Esta hipótese foi desenvolvida por economistas latino-americanos, que
acreditavam que o processo de industrialização, ao provocar uma migração do
campo para as cidades, aumentava os preços dos alimentos em relação aos preços
dos produtos industriais por duas razões. Em primeiro lugar pelo aumento da
demanda de produtos agrícolas, e em segundo lugar pela falta de resposta dos
produtores agrícolas ao estímulo de preços, em virtude da estrutura fundiária
da propriedade agrícola, que serviria como um ativo de preservação do valor,
mas não como um meio de produção. Os estudos empíricos mostraram que os
produtores agrícolas respondem aos estímulos de preços, e que esta mudança de
preços relativos entre produtos agrícolas e industriais acontece de maneira
esporádica, em anos de condições climáticas desfavoráveis, mas não ocorre de
modo sistemático. Como no caso da inflação de custos, a inflação estrutural
pode explicar uma mudança do nível de preços, mas não da taxa de
inflação.
A
inflação inercial ocorre quando a inflação é causada pela própria inflação.
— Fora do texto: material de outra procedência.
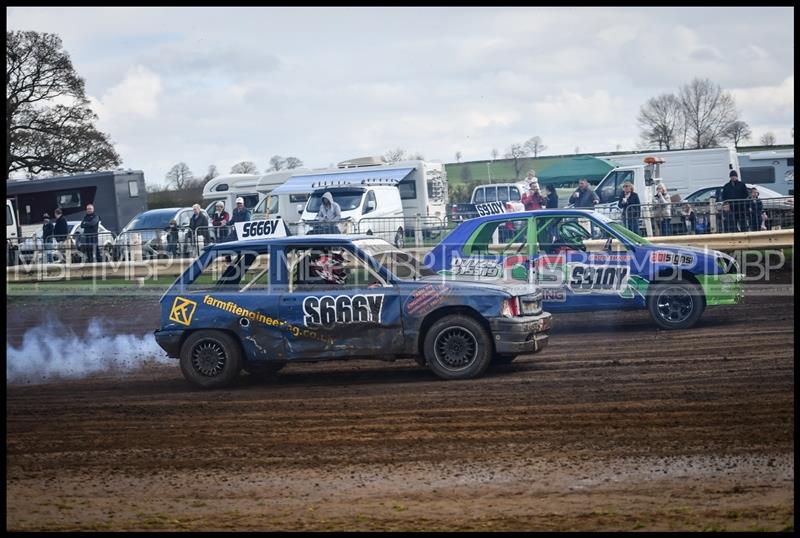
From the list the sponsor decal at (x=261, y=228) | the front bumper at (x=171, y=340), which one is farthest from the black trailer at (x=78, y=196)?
the front bumper at (x=171, y=340)

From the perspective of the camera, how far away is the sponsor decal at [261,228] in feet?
61.9

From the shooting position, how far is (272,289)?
1049 centimetres

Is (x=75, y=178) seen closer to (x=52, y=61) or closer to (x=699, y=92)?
(x=52, y=61)

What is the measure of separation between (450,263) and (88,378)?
4619 mm

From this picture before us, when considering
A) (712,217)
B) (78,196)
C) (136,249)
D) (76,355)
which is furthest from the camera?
(78,196)

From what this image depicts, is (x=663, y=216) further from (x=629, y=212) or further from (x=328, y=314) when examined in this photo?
(x=328, y=314)

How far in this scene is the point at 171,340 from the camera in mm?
10609

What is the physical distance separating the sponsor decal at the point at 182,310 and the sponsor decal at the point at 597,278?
4.89 m

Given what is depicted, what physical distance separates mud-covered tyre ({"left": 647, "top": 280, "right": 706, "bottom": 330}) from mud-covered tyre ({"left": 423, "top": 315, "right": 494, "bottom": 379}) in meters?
3.48

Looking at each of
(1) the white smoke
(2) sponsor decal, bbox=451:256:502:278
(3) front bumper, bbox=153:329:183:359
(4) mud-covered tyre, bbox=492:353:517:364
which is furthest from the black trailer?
(4) mud-covered tyre, bbox=492:353:517:364

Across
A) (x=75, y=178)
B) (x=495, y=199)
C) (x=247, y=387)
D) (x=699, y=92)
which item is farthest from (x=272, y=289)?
(x=699, y=92)

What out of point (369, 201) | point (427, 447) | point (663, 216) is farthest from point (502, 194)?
point (427, 447)

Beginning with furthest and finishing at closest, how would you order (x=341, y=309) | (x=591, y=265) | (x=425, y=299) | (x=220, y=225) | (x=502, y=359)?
(x=220, y=225) → (x=591, y=265) → (x=502, y=359) → (x=341, y=309) → (x=425, y=299)

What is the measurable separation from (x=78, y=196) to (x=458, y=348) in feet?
94.6
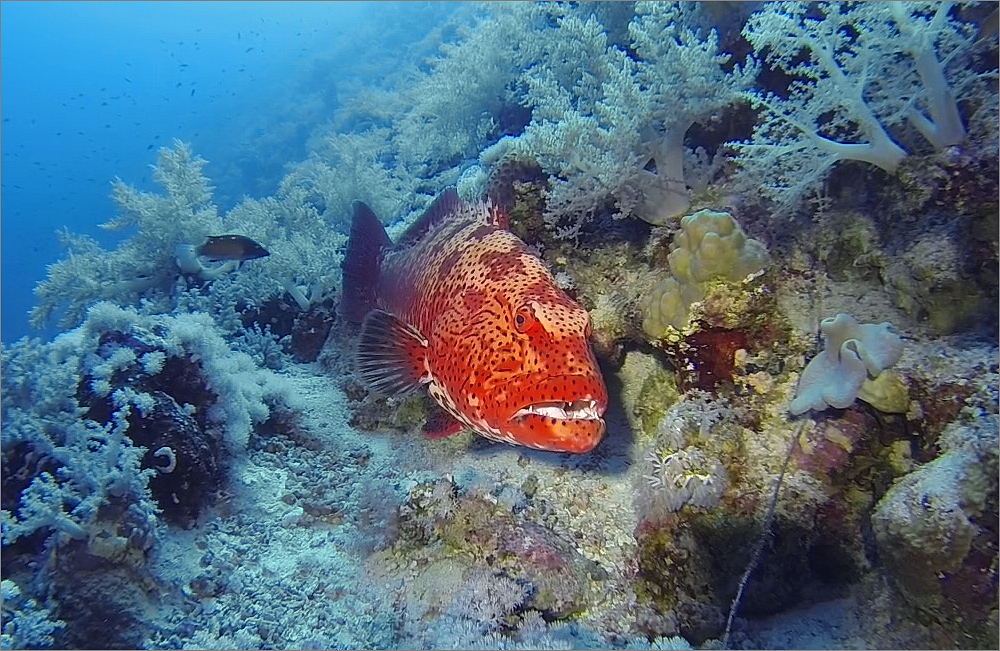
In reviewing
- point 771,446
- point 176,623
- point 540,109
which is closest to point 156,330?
point 176,623

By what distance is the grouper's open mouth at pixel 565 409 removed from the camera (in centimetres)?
272

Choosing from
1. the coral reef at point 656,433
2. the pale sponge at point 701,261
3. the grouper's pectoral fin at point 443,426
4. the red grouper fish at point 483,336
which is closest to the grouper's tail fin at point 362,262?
the red grouper fish at point 483,336

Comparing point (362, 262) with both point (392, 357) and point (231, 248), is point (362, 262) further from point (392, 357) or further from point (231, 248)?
point (231, 248)

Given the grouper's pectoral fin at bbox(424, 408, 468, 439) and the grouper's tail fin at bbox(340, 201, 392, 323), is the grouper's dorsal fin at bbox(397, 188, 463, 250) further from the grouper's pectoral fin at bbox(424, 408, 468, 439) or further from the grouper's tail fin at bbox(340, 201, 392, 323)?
the grouper's pectoral fin at bbox(424, 408, 468, 439)

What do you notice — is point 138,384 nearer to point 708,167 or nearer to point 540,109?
point 540,109

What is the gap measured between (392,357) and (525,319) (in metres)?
1.17

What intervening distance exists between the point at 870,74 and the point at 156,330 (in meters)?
5.23

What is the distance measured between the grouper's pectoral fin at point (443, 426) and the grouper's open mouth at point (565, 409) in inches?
34.7

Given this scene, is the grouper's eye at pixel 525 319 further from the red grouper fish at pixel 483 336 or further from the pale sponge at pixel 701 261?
the pale sponge at pixel 701 261

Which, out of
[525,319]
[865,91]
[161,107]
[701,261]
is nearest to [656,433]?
[701,261]

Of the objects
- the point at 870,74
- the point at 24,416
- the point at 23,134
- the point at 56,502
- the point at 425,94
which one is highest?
the point at 23,134

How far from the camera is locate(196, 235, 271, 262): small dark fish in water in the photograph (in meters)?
6.18

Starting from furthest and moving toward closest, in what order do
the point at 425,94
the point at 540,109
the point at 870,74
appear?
the point at 425,94
the point at 540,109
the point at 870,74

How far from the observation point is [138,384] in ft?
12.4
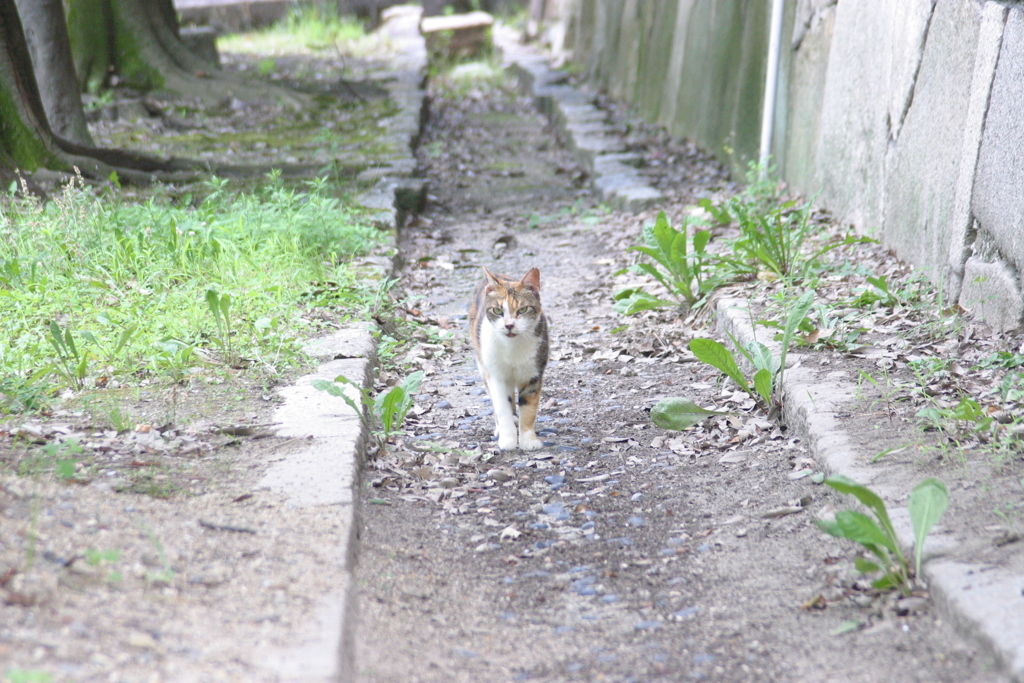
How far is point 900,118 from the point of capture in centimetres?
461

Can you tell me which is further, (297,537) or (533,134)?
(533,134)

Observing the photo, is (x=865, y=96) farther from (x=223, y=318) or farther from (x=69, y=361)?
(x=69, y=361)

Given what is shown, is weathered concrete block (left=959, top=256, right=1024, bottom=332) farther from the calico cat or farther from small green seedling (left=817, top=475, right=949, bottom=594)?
the calico cat

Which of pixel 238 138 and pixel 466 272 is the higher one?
pixel 238 138

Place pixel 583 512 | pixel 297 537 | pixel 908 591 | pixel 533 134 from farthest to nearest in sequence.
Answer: pixel 533 134, pixel 583 512, pixel 297 537, pixel 908 591

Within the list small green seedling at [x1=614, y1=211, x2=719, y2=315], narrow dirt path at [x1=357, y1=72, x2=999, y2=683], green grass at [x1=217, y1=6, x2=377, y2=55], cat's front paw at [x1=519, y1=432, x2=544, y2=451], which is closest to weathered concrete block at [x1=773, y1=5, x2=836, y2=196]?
small green seedling at [x1=614, y1=211, x2=719, y2=315]

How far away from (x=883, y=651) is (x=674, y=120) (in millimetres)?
7773

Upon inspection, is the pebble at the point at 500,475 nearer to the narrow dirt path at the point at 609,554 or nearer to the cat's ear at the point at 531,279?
the narrow dirt path at the point at 609,554

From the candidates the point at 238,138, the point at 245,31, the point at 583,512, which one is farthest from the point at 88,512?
the point at 245,31

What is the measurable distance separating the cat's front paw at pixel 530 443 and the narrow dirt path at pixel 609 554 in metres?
0.07

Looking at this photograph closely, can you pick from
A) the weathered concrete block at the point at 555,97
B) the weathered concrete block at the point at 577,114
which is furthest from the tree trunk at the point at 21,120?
the weathered concrete block at the point at 555,97

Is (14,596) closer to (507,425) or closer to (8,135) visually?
(507,425)

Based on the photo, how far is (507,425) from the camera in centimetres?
358

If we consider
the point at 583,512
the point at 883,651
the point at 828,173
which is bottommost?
the point at 583,512
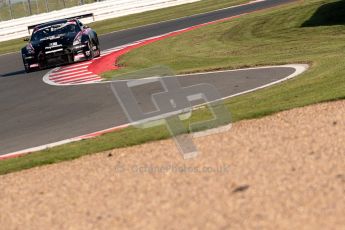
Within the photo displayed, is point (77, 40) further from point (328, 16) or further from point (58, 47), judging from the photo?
point (328, 16)

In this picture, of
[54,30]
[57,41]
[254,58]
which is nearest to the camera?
[254,58]

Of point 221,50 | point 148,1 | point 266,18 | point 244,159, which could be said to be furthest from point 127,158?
point 148,1

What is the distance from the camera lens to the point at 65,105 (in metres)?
14.6

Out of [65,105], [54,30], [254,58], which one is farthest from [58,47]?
[65,105]

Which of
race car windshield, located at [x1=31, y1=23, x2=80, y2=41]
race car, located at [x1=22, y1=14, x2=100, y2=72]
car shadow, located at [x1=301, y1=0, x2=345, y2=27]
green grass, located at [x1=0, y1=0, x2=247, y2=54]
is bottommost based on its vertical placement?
green grass, located at [x1=0, y1=0, x2=247, y2=54]

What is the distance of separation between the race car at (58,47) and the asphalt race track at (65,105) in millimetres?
1701

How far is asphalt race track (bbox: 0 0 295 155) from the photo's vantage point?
11.8 metres

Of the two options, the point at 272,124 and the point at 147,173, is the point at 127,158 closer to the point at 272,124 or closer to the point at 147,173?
the point at 147,173

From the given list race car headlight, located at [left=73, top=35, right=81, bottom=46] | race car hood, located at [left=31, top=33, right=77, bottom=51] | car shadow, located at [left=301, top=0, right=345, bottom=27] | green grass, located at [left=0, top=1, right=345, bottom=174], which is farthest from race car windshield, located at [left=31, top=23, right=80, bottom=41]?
Result: car shadow, located at [left=301, top=0, right=345, bottom=27]

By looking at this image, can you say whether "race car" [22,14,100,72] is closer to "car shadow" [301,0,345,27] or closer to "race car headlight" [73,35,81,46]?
"race car headlight" [73,35,81,46]

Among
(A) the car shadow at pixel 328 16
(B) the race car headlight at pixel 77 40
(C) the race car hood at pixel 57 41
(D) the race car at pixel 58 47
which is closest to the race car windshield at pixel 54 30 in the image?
(D) the race car at pixel 58 47

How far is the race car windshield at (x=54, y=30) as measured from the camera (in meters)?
22.4

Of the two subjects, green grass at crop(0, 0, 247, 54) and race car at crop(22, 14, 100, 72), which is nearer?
race car at crop(22, 14, 100, 72)

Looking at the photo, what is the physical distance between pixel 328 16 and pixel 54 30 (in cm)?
889
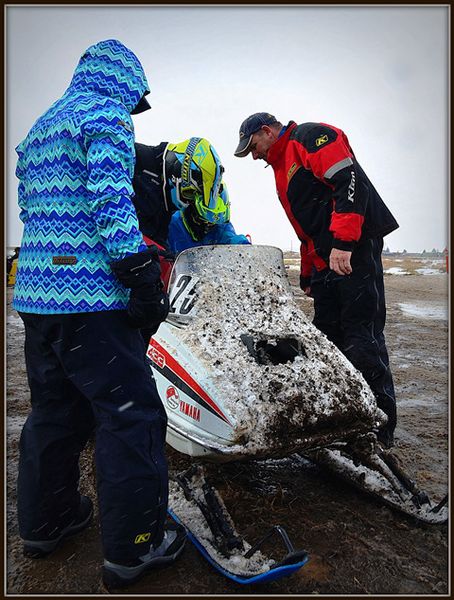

Os
preços aumentam hoje porque eles aumentaram ontem, e assim sucessivamente. No
Brasil este conceito tornou-se bastante popular, e chegou a inspirar alguns
planos de estabilização que fracassaram, como os Planos Cruzado, Bresser e
Verão, no governo do presidente José Sarney (1985-1990), e o Plano Collor, no
governo do presidente Fernando Collor de Melo (1990-1992). A questão crucial
deste conceito é confundir o mecanismo de propagação com a origem do processo. O
impulso que gera a inflação, o aumento do estoque de moeda a uma velocidade
maior que a taxa de crescimento do produto real da economia, leva algum tempo
para se transmitir aos preços criando uma certa inércia na taxa de inflação.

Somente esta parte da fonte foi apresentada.